--- Begin INPUT ROWS ---
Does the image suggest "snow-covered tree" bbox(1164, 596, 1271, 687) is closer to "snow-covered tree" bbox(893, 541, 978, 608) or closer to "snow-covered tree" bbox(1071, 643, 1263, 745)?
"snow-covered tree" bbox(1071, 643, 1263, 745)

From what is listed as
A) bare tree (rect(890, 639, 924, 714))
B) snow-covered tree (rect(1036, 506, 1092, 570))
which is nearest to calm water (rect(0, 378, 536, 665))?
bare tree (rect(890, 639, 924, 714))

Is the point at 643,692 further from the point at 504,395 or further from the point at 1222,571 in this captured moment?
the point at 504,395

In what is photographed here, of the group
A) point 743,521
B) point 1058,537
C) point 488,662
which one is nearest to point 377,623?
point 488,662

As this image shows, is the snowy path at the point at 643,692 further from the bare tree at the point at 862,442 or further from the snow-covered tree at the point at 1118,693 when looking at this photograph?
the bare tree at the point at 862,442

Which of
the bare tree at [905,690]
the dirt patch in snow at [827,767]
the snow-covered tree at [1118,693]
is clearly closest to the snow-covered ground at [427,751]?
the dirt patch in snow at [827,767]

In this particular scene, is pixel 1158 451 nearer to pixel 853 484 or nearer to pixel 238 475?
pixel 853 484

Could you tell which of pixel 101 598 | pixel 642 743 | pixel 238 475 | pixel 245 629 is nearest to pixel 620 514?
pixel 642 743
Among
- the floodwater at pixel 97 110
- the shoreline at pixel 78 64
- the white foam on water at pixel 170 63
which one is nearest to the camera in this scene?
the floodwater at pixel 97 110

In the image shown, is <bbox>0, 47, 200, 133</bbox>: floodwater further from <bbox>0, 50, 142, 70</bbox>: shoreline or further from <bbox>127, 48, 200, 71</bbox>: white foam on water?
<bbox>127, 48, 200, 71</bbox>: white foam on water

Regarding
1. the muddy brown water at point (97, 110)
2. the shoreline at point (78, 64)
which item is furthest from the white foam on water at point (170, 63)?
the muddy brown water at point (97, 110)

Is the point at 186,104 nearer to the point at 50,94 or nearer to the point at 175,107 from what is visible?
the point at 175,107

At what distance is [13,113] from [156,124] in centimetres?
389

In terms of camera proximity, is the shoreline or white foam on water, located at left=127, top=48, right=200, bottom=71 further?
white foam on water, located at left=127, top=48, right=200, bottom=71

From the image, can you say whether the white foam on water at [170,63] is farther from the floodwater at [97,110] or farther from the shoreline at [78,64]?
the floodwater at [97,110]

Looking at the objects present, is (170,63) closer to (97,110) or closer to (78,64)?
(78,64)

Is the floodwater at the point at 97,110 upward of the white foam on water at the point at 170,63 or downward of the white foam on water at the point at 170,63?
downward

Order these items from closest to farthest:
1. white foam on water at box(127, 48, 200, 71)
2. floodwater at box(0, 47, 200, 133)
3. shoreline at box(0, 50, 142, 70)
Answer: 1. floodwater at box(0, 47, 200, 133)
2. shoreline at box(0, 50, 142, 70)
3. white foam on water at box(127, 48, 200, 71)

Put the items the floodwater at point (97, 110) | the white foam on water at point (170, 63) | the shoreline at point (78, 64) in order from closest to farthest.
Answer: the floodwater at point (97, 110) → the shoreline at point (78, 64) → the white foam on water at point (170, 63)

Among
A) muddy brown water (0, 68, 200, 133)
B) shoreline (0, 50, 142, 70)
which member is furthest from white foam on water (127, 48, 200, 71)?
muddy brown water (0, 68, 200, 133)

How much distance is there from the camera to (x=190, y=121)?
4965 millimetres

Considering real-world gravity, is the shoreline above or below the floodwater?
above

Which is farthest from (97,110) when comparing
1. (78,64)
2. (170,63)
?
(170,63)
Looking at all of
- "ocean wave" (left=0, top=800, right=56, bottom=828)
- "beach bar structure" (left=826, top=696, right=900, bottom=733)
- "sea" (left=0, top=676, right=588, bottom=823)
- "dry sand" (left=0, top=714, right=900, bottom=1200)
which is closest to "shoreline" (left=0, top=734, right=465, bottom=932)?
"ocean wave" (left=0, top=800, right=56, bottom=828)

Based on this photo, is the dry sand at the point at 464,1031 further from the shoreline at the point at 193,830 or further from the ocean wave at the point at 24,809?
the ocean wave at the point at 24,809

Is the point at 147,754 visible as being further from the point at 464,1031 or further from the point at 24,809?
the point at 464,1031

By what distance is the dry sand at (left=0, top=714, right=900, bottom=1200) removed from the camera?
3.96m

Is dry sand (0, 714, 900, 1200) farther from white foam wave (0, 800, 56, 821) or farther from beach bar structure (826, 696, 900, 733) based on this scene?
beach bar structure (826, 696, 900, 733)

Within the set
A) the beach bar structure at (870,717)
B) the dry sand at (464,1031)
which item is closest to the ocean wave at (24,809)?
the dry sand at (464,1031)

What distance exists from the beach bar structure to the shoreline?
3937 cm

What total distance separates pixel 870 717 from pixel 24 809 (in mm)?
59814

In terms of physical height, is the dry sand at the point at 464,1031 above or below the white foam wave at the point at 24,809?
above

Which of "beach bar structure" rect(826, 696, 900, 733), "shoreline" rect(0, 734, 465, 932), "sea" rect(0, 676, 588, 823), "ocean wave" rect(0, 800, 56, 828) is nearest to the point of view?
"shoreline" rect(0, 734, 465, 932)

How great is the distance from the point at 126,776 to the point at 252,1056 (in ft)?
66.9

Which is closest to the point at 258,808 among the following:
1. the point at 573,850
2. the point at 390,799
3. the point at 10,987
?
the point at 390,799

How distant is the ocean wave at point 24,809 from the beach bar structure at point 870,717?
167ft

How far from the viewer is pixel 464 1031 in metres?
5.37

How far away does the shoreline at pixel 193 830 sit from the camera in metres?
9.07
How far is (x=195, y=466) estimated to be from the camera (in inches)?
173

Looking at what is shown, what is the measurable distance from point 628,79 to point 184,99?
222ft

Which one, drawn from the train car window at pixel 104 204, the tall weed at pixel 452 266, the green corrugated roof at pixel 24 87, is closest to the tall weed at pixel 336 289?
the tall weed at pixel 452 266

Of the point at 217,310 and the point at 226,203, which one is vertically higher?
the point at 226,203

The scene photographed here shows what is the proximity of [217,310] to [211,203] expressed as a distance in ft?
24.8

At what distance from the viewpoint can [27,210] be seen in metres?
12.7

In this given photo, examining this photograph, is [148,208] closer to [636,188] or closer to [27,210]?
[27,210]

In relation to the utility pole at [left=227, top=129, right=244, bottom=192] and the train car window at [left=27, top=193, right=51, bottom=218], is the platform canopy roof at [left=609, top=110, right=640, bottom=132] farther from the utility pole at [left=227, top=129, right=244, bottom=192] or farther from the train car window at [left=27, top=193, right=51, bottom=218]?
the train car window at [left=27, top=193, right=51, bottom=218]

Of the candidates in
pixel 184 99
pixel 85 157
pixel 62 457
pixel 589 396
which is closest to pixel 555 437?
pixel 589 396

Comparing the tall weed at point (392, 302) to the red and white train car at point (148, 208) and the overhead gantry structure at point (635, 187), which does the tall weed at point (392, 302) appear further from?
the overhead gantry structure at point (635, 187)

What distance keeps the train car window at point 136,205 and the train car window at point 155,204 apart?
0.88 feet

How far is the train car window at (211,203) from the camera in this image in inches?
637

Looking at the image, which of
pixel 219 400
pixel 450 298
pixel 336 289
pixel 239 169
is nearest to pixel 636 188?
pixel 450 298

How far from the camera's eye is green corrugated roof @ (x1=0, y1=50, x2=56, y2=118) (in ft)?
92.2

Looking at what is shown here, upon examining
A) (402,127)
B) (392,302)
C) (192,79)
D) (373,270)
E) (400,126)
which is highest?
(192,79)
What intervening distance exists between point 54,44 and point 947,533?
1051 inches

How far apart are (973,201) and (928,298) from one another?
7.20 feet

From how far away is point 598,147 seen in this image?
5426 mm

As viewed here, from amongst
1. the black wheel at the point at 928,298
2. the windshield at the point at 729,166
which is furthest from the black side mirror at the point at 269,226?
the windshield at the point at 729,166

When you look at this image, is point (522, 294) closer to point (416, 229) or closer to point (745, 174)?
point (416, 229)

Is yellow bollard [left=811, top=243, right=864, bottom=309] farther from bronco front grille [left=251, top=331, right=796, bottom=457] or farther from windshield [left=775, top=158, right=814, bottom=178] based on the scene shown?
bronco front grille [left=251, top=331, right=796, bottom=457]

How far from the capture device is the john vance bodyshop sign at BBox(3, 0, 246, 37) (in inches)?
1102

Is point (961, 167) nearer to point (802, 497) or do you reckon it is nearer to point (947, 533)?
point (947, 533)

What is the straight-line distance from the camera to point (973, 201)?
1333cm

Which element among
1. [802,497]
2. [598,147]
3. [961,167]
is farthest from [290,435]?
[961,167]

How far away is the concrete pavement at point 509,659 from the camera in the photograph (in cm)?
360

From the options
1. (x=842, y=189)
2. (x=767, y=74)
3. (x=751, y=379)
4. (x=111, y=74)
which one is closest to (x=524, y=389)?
--- End INPUT ROWS ---
Quote only the lines from the one containing "How far from the capture" through the final line of the records, with both ends included.

How far from the capture device is the john vance bodyshop sign at BBox(3, 0, 246, 37) (in inches)?
1102

Is point (961, 167) nearer to point (802, 497) or do you reckon it is nearer to point (947, 533)?
point (947, 533)

What is the straight-line distance from the camera to point (973, 201)?
1333cm

Which element among
1. [802,497]
2. [598,147]
3. [961,167]
is farthest from [290,435]?
[961,167]

How far away is the concrete pavement at point 509,659 from the camera in the photograph (in cm)?
360

From the options
1. (x=842, y=189)
2. (x=767, y=74)
3. (x=751, y=379)
4. (x=111, y=74)
which one is closest to (x=524, y=389)?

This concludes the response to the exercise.